With President Jackson and Dr. Frankovich at opposite ends of agreement on in person classes, students caught in the middle feel COVID-19 is inevitable.
As Humboldt State University moves forward with a hybrid fall 2020-21 semester, starting online before transitioning to an in-person format from Sep. 8 until Nov. 6, community leaders are unsure about the future safety of students on campus.
In a recent set of emails between HSU President Tom Jackson and Humboldt County Health Officer Dr. Teresa Frankovich, made available via Freedom of Information Act requests to the Lost Coast Outpost and North Coast Journal, at times the two leaders appeared at odds with how to proceed with the semester.
Frankovich stated concerns with students returning to dorms and classes, mainly that enclosed shared spaces like dorm kitchens and bathrooms presented an increased risk of spreading infection. Frankovich asked for a possible pause to the start of the semester, so that COVID-19 testing labs within the county could properly prepare for the increased influx of new and returning students.
Jackson replied within the same email chain initially with confusion about the timing of the sudden request before attempting to reassure HSU was following all local and state ordinances regarding proper social distancing and safety.
During the Aug. 18 media availability briefing, Frankovich addressed the emails stating “Let me make one thing clear: This is not a case of ‘othering’. It is a case of trying to make safe choices for the entire community in the midst of a pandemic. This is about trying to juggle competing needs for testing resources across skilled nursing facilities, agricultural settings, tribal communities, local public schools, businesses and organizations, and the community as a whole.”
Frankovich also reiterated that the Humboldt County Health Office was still confident in HSU’s plans and ability to handle the situation, praising the HSU planning team for their continued effort.
“I think they’re working on constructing an environment that is as safe as possible considering the pandemic that we’re in,” Frankovich said.
Those plans were put to the test when on Aug. 17, as students began moving into the dorms, a campus-wide email was sent out stating that HSU had it’s first confirmed COVID-19 case.
By the end of the week, two more students and a faculty member tested positive as well, though emails state that the faculty member’s case was not connected to student move-ins.
While the identities of those who tested positive are being withheld for privacy, an email notification sent out on Aug. 20 said “HSU is working closely with Humboldt County Public Health, which will determine whether there are members of the campus community who need to be advised of their contact with affected people.”

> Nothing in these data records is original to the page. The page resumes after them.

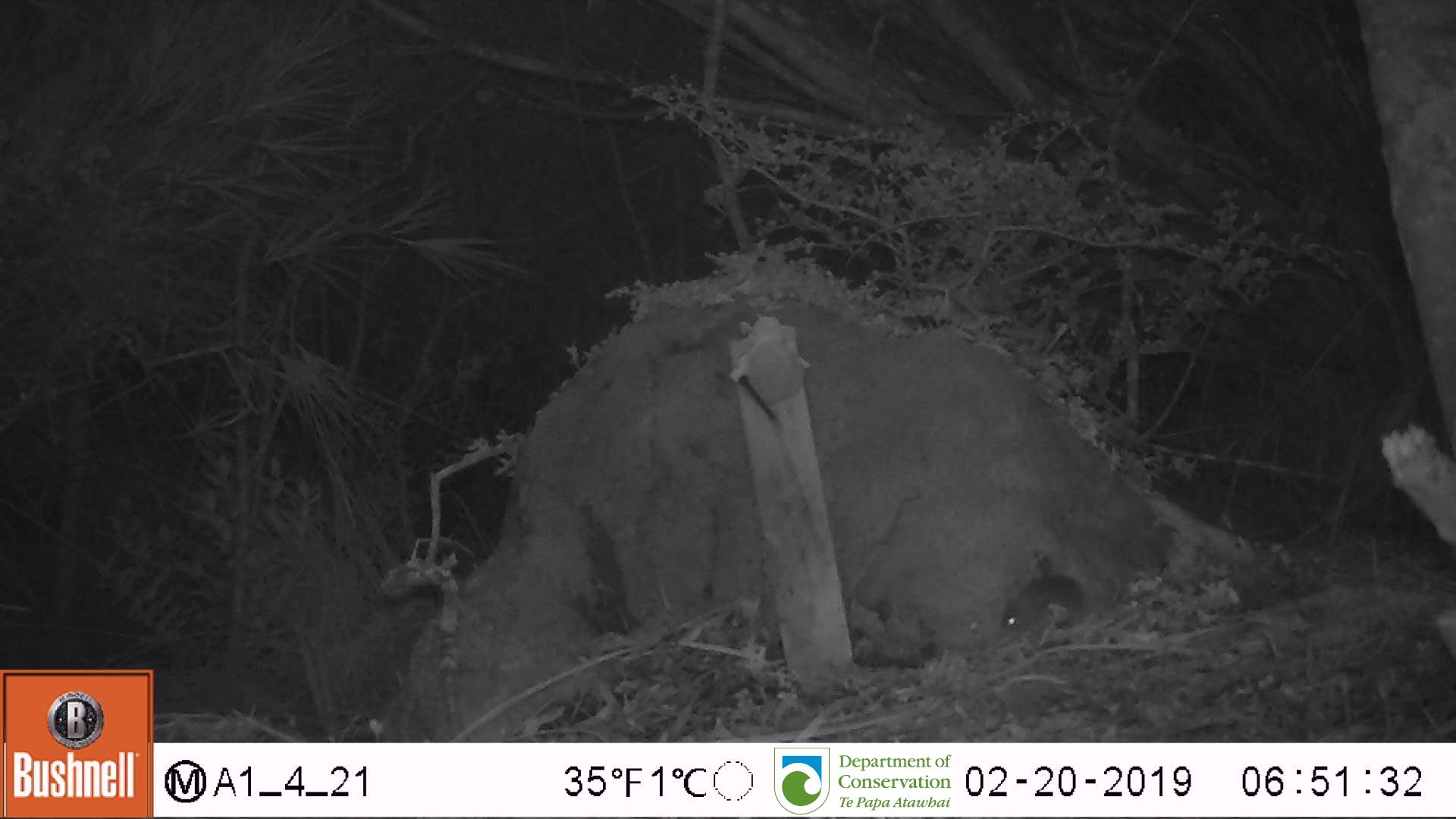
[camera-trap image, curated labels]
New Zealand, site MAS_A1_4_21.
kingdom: Animalia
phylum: Chordata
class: Mammalia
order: Rodentia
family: Muridae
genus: Mus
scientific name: Mus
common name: mouse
Mouse (Mus).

Testing will continue for students who have moved in during a fourteen-day quarantine period to ensure safety.
Blake Hefner, a biology major and resident advisor for the College Creek dorms, expressed both concern and hope after reading the initial emails regarding the first confirmed case.
“If they’re willing to bring students during a pandemic, we are going to see how they are going to handle that and how they are going to value our lives,” Hefner said.
Lori Alcantara, a journalism major, said that as soon as she saw the email, she went to show her roommate.
“We were both kinda surprised that it was so quick,” Alcantara said. “At the same time, I feel relieved that they’re keeping track and not just trying to pretend that it isn’t happening.
Alcantara felt comfortable with the idea of in-person classes, trusting the students around her and the university to accept the new social responsibility of sanitizing workplaces and classrooms. Alcantara had one in-person class for the fall semester and stated that the professor had already reached out and reassured students that proper cleaning will occur before students arrive and when they leave.
“I think what will matter then will be everyone’s ability to clean after themselves, use hand sanitizer and wear their masks,” Alcantara said. “I think if everyone could do that… then I’m not particularly worried.”
Frankovich said during her media availability briefing that “…the presence of this case doesn’t change our plan going forward except that we want to make sure we are doing the testing and trying to monitor progress on isolation quarantine should it occur.”
Hefner felt that the cases meant that students had to step up to the occasion and help shoulder the responsibility and pressure.
“It’s a lot of realizing that this is bigger than us as people,” Hefner said. “Moving back means you’re part of a community now, and being part of that community you have to respect the guidelines that are going to take place.”